I have gone into this long explanation to explain my decision to retire in 2006. At that time, the prospect of making documentary films was seductive and more attractive than a future of continuing to try futilely to rebuild the program. There was another reason too. When I returned to take up my post as director, I remember some alumni coming to visit the office. They commented how comforting it felt that things were just the same as when they were students. It was an epiphany. Harriet Richards, the academic coordinator, and I were in the same place, doing the same things as when I first took over the program in 1989. The changes that had been made were superficial or behind the scenes. The job I had taken for three years had stretched to seventeen, with no end in sight. Like Lewis Carroll’s Red Queen, it had taken all the running I could do to stay in the same spot. I realized that I was part of the problem. If I was around to make chicken salad out of the chicken poop of resources that were allocated to the program, things would continue as they had been. I therefore fell on my sword and retired to pursue my passion making documentary film while there was still something left in my tank. I was fifty-seven years old.

It was the end of an era, and it created a vacuum in the program. The history department was nice enough to arrange a retirement dinner for me, which Barry Mills attended. After the festivities, Barry came up to me and said, “Don’t worry, we are going to get this right.” He meant the rebuild of the program. My retirement had pushed it further up on his agenda. He had hired Cristle Judd as his dean of faculty affairs, and he and Cristle got to work on rebuilding the program. The first step was to convene a special committee of experts in the Africana studies field to come in and evaluate what the program needed. A member of the committee met with me, as well as other faculty, and held a public meeting about the program. A few months after they concluded their visit and submitted their report, I ran into Barry on the Bowdoin paths. I asked him how he was doing, and he replied that the special committee’s report had come in, and they had recommended that I be replaced by five people. He didn’t know how he would fund that.
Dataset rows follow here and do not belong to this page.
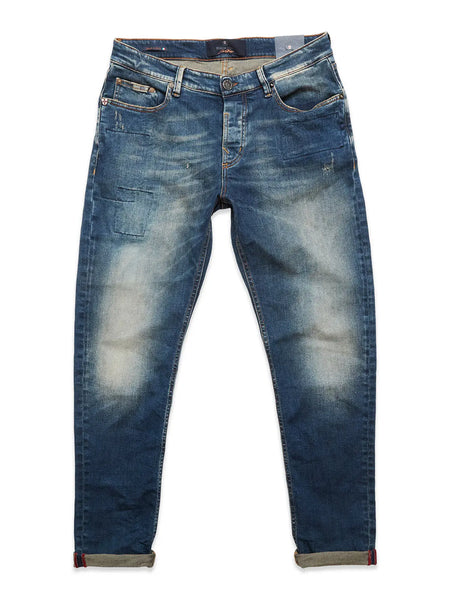BLUE DE GÉNES Vinci Patched Super Used Jeans online kaufen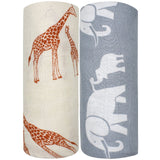 Non ne abbiamo mai abbastanza di due quadrati di bambù e mussola di cotone!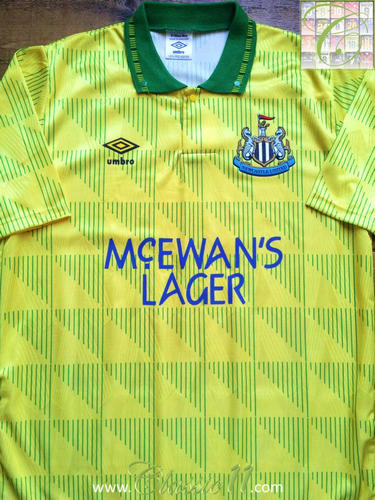 maillot de foot newcastle united exterieur 1991-1993 pas cher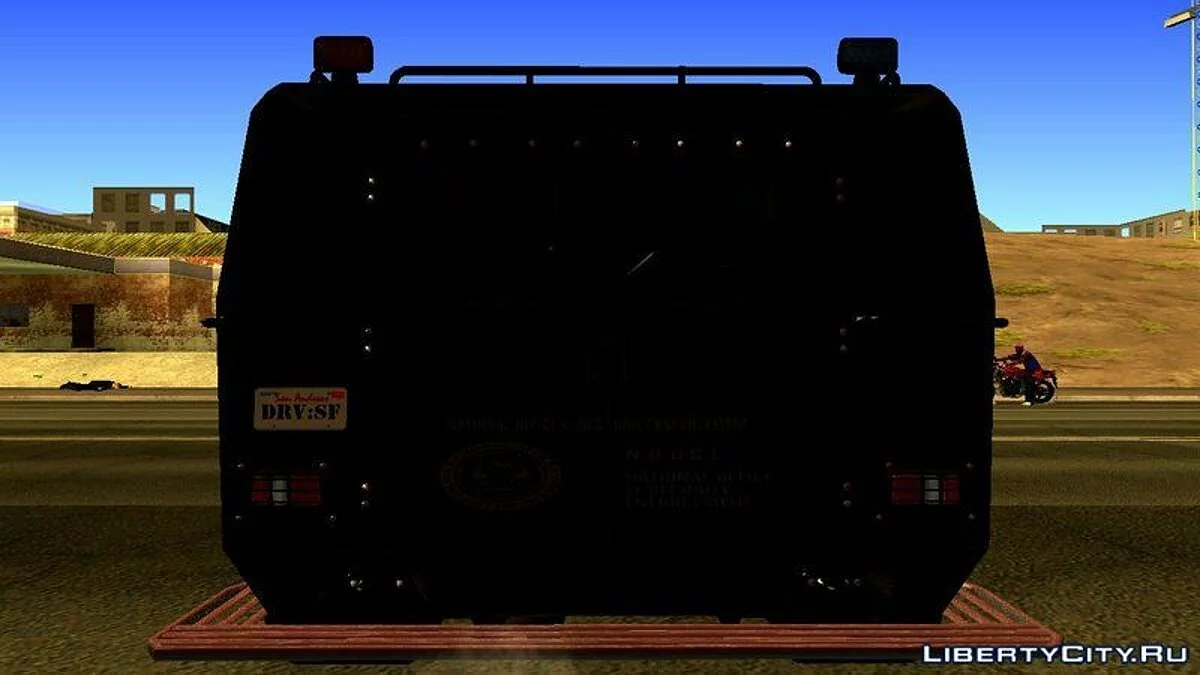 NFS MW 2012 SWAT Van / GTA San Andreas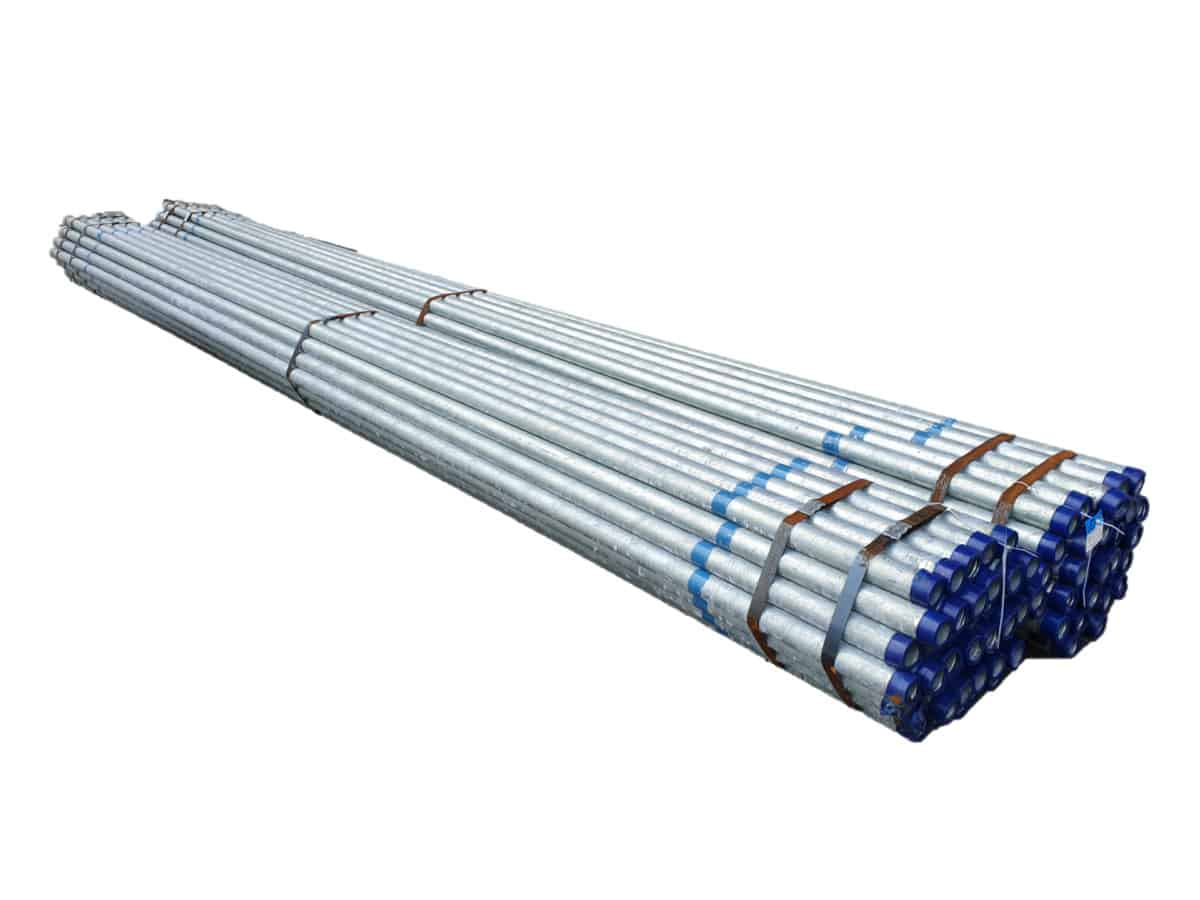 Galvanized Iron Pipes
Barry went out on the financial campaign trail and eventually raised the money for an endowed Africana studies chair and new faculty lines. He and Cristle gradually replaced me with five people, and a new era of the program began. Barry and Cristle should get the credit for making this happen. They boldly expanded the program during a hostile political environment when many colleges were contracting, consolidating, or even eliminating theirs. He raised the money and she masterminded the searches that brought, first, senior people like Femi Vaughan and Tess Chakkalakal, then junior people like Brian Purnell and Judith Castleberry. When Femi left Bowdoin, Tess, and then Brian, assumed the directorship, thereby fulfilling the “grow your own” strategy that we had tried so many years before.

When I look at the program today and how it has grown, I smile. I led the program in its adolescence and young adulthood, but today it is a mature adult. It has its own faculty lines and therefore control over its curriculum, the hiring, reappointment, tenure, and promotion of its faculty. It is a far cry from where it started. Yet, the principles we instilled in it are still there: the internationalism, the emphasis on student mentorship, the care for students and their education, as well as the teaching of critical thinking. Talking to today’s Africana studies majors, I see that the program is doing exactly what I had hoped a liberal arts education would do all those years ago; it is broadening horizons and leading students to challenge assumptions and unexamined truths. Bravo!

 

Associate Professor of History and Africana Studies Emeritus Randy Stakeman retired in 2006 after twenty-eight years at Bowdoin.